(READING TEXT)

---*---

SAT composite score (self-report)                                        continuous

 

Friendship group measures

Group intellectual self-confidence in 1994                           continuous (group average)

Group degree aspirations in 1994                                          continuous (group average)

Group SAT composite score                                                  continuous (group average)

Racial diversity of friendship group                                     4 pt scale, “homogeneous” to “no majority/mixed”

 

College involvement measures

Student-student Interaction                                                   3 item composite (a=.660) composed of:

   studying with other students                                             8 point scale, "None" to ">20" hours per week

   partying with other students                                              8 point scale, "None" to ">20" hours per week

   talking with students outside of class                               8 point scale, "None" to ">20" hours per week

 

Conversations about classwork:                                          

   w/students in friendship group                                          3 pt scale, “Not at all” to “Frequently”

   w/students outside of friendship group                           3 pt scale, “Not at all” to “Frequently”

 



[1] The term, “friendship group” is used here to mean the interpersonal environment composed of a student’s best friends on campus.  With this definition, best friends may form a singular, cohesive group or a more diffuse friendship network.  The term is used in lieu of the somewhat more cumbersome, "interpersonal environment of best friends."

[2] The undergraduate student body at the time of the study was approximately 40% white, 35% Asian American, 16% Latino, and 6% African American.

[3] UCLA participates in the Cooperative Institutional Research Program, a national freshman survey administered annually prior to the beginning of the school year.

---*---

(ASSIGNED TASK 1) Copy the measures text word for word, from "w/students outside of" to "the school year.".
(ASSIGNED TASK 2) Which measures does the measures text list under the heading "Friendship group measures"?
(ASSIGNED TASK 3) According to the measures text, what percentage of the undergraduate student body was Latino at the time of the study?

---*---

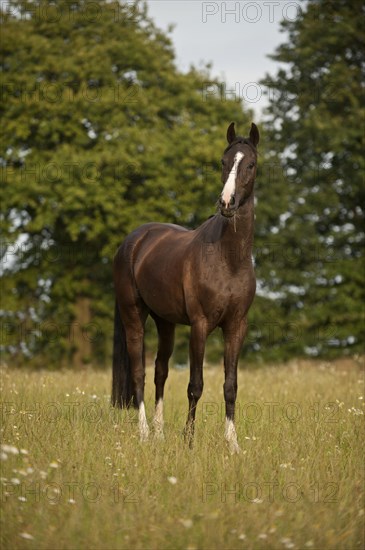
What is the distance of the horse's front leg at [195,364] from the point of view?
25.0 feet

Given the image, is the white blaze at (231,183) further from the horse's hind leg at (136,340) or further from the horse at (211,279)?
the horse's hind leg at (136,340)

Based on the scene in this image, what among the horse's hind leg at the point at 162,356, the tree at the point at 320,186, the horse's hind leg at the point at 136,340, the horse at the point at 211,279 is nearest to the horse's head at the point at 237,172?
the horse at the point at 211,279

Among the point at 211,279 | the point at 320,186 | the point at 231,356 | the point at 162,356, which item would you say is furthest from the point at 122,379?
the point at 320,186

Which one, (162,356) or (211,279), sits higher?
(211,279)

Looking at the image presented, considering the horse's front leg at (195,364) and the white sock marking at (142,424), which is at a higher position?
the horse's front leg at (195,364)

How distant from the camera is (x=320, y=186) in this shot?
26.2m

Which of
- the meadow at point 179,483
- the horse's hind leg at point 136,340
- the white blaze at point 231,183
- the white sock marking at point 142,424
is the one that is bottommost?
the white sock marking at point 142,424

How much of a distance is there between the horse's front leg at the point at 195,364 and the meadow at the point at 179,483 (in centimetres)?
21

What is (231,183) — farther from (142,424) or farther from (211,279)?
(142,424)

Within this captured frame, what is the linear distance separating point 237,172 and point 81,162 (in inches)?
635

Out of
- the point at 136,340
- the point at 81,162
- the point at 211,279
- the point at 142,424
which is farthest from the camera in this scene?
the point at 81,162

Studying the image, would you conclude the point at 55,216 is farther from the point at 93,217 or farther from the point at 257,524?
the point at 257,524

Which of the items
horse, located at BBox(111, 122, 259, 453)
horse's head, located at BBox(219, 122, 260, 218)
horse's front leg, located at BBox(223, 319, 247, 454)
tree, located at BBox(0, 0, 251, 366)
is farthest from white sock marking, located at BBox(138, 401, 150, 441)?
tree, located at BBox(0, 0, 251, 366)

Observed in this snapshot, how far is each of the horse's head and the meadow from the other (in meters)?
2.34
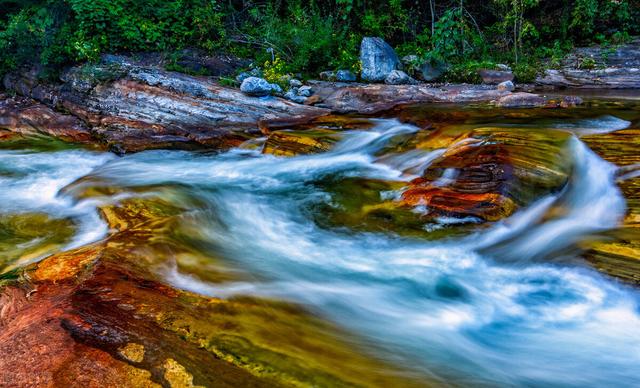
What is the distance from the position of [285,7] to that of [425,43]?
3757mm

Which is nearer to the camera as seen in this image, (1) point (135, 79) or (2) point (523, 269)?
(2) point (523, 269)

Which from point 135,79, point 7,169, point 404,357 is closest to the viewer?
point 404,357

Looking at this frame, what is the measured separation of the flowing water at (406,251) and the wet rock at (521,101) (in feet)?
2.60

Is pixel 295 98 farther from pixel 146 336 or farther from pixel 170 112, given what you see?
pixel 146 336

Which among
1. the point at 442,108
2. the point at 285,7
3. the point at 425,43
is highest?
the point at 285,7

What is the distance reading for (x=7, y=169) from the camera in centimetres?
706

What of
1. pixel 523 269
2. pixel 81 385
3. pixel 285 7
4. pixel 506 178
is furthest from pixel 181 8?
pixel 81 385

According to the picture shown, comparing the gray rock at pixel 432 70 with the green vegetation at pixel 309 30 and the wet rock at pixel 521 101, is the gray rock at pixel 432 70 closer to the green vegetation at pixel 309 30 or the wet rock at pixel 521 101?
the green vegetation at pixel 309 30

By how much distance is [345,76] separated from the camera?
931cm

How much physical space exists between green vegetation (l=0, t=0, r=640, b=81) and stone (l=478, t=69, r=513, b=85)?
9.4 inches

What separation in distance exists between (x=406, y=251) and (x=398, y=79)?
5.92 m

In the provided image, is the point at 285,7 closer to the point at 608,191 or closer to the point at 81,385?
the point at 608,191

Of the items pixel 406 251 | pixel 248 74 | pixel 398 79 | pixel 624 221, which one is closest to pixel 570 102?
pixel 398 79

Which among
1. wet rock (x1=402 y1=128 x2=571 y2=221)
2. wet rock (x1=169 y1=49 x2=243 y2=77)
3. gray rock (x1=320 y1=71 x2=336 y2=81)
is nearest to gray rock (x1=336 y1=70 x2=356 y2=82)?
gray rock (x1=320 y1=71 x2=336 y2=81)
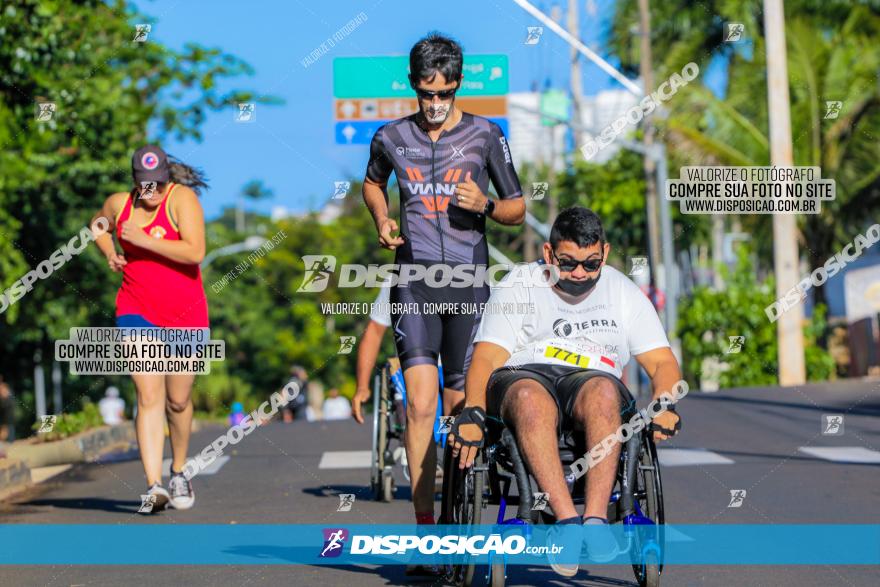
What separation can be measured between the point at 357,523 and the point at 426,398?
2.30 metres

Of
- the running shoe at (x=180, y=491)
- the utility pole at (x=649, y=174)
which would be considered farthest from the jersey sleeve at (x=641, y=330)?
the utility pole at (x=649, y=174)

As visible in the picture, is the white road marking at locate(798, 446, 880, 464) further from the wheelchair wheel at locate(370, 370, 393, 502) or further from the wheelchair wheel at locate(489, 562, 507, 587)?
the wheelchair wheel at locate(489, 562, 507, 587)

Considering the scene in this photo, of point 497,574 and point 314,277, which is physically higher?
point 314,277

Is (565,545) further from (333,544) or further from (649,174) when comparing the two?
(649,174)

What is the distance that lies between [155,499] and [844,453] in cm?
512

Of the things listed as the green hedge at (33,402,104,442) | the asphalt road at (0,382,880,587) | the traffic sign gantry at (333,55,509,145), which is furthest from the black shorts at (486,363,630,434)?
the traffic sign gantry at (333,55,509,145)

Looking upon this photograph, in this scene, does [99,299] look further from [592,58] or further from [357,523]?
[357,523]

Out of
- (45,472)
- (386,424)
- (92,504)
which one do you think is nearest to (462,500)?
(386,424)

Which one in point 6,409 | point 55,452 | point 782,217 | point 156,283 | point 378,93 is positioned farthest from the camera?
point 6,409

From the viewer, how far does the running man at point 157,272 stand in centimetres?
934

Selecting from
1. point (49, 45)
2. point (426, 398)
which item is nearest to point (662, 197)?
point (49, 45)

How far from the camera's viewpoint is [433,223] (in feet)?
22.0

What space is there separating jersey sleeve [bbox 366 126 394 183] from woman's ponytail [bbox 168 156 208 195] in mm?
3048

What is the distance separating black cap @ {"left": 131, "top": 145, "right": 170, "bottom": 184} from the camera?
9305 mm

---*---

(EXERCISE OUTPUT 1)
w/students outside of friendship group                           3 pt scale, “Not at all” to “Frequently”

 



[1] The term, “friendship group” is used here to mean the interpersonal environment composed of a student’s best friends on campus.  With this definition, best friends may form a singular, cohesive group or a more diffuse friendship network.  The term is used in lieu of the somewhat more cumbersome, "interpersonal environment of best friends."

[2] The undergraduate student body at the time of the study was approximately 40% white, 35% Asian American, 16% Latino, and 6% African American.

[3] UCLA participates in the Cooperative Institutional Research Program, a national freshman survey administered annually prior to the beginning of the school year.

(EXERCISE OUTPUT 2)
Group intellectual self-confidence in 1994
Group degree aspirations in 1994
Group SAT composite score
Racial diversity of friendship group

(EXERCISE OUTPUT 3) Approximately 16%.